That's the recommendation of an administrative law judge who sided partially with owner Gerald Gormley and partially with opponents who fear Ghostriders will be a noisy and troublesome “biker bar” if it reopens at 508 Bell St.
Its critics include representatives of St. Anthony's Catholic Church, which is 75 yards south of the former hardware store that will be the new Ghostriders.
Gormley, noting he has spent $1.1 million to buy and renovate that property at the southeast corner of Bell and Helena streets, insists it will be an upscale bar, not focusing on bikers as its clientele. He managed and briefly owned the former Ghostriders Steelhorse Tavern, 160 feet to the east, before that bar-restaurant lost its lease and closed down in December 2005.
St. Anthony's officials predict noise problems for the neighborhood, motorcycles parked on church property and safety concerns for parishioners walking past the bar or its patrons. They had urged that no liquor license be issued for Gormley's business.
However, Administrative Law Judge John McCarthy - who listened to hours of testimony from both sides in April - concluded the new Ghostriders “will not interfere with the normal operation” of either St. Anthony's or the nearby Cottonwood Community Church at 490 Main Street.
“While parishioners often walk to church for various activities, it strains belief to accept that walkers will be adversely affected by (bar) patrons,” McCarthy wrote in his proposed decision, dated June 15. “Alternate routes of no significant greater distance are easily available for the most skittish.”
His proposed decision, including six restrictions on the bar's operations, has been forwarded to the director of state's Department of Alcoholic Beverage Control (ABC).

> Given entries

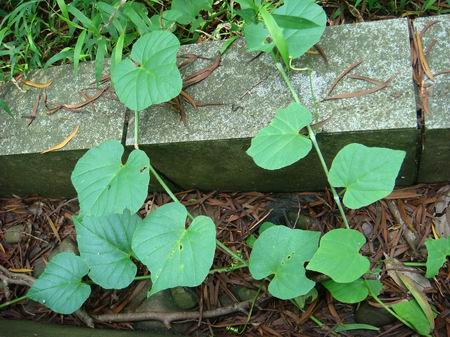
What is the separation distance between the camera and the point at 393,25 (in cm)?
164

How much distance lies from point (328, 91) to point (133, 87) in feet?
2.00

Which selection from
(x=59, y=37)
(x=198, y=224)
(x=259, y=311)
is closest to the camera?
(x=198, y=224)

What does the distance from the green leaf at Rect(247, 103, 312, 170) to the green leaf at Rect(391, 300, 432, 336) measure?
61 centimetres

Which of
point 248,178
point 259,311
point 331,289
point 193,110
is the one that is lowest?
point 259,311

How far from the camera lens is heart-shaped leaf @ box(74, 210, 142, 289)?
70.2 inches

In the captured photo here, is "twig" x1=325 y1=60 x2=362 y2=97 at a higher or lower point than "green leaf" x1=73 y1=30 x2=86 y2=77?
lower

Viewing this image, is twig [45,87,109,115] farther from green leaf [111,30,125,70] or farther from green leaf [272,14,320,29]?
green leaf [272,14,320,29]

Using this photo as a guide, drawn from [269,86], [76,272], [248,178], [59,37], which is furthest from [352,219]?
[59,37]

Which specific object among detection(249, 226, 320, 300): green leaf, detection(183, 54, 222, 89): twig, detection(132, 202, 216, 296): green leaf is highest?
detection(183, 54, 222, 89): twig

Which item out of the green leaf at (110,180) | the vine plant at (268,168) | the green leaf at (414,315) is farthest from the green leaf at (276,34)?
the green leaf at (414,315)

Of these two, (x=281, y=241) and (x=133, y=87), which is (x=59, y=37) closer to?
(x=133, y=87)

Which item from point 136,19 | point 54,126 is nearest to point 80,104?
point 54,126

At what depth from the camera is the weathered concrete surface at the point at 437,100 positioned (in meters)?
1.51

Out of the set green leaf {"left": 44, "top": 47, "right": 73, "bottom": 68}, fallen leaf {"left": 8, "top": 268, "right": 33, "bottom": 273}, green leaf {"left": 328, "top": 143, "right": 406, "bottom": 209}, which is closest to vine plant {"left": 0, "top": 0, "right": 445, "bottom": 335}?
green leaf {"left": 328, "top": 143, "right": 406, "bottom": 209}
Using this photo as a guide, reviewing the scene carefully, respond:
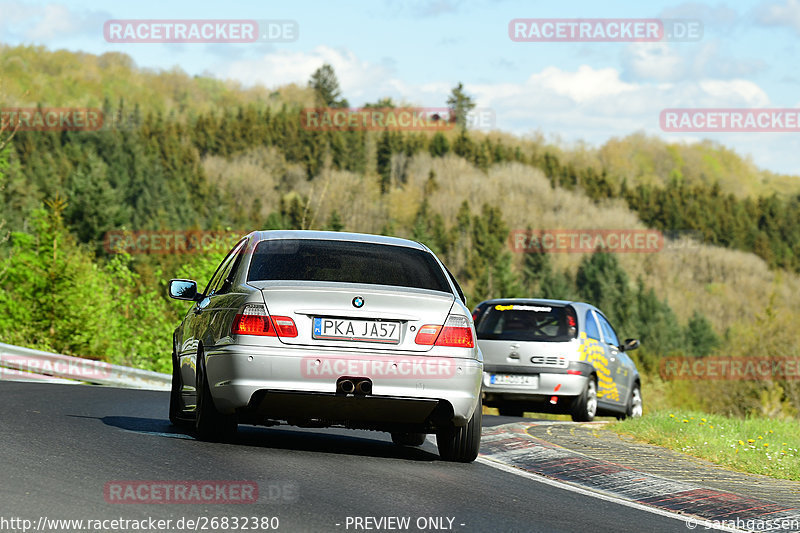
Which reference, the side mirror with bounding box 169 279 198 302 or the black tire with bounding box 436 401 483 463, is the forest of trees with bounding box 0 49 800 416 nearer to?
the side mirror with bounding box 169 279 198 302

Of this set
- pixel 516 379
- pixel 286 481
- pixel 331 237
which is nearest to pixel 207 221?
pixel 516 379

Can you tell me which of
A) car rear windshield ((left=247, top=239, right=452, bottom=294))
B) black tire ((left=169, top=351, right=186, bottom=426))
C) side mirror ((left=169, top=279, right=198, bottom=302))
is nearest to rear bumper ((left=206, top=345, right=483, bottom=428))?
car rear windshield ((left=247, top=239, right=452, bottom=294))

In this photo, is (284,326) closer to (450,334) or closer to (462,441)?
(450,334)

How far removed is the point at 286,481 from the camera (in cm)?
702

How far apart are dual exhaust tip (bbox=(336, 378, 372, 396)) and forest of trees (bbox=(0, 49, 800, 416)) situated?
43.0 ft

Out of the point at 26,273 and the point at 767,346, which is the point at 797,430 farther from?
the point at 767,346

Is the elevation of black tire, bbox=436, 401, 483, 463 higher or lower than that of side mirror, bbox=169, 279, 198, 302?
lower

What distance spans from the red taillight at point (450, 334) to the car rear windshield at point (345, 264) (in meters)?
0.51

> Set task A
Answer each question from the Ghostriders passage:
(i) How far south of the former hardware store is St. Anthony's Catholic Church?
(ii) How much has Gormley spent to buy and renovate the property?
(iii) What date is on McCarthy's proposed decision?
> Set task B
Output the part of the Ghostriders passage starting at "That's the recommendation" and ending at "the new Ghostriders.", character for character.
The items were taken from a different source than the Ghostriders passage.

> Final answer A
(i) 75 yards
(ii) $1.1 million
(iii) June 15

> Final answer B
That's the recommendation of an administrative law judge who sided partially with owner Gerald Gormley and partially with opponents who fear Ghostriders will be a noisy and troublesome “biker bar” if it reopens at 508 Bell St.
Its critics include representatives of St. Anthony's Catholic Church, which is 75 yards south of the former hardware store that will be the new Ghostriders.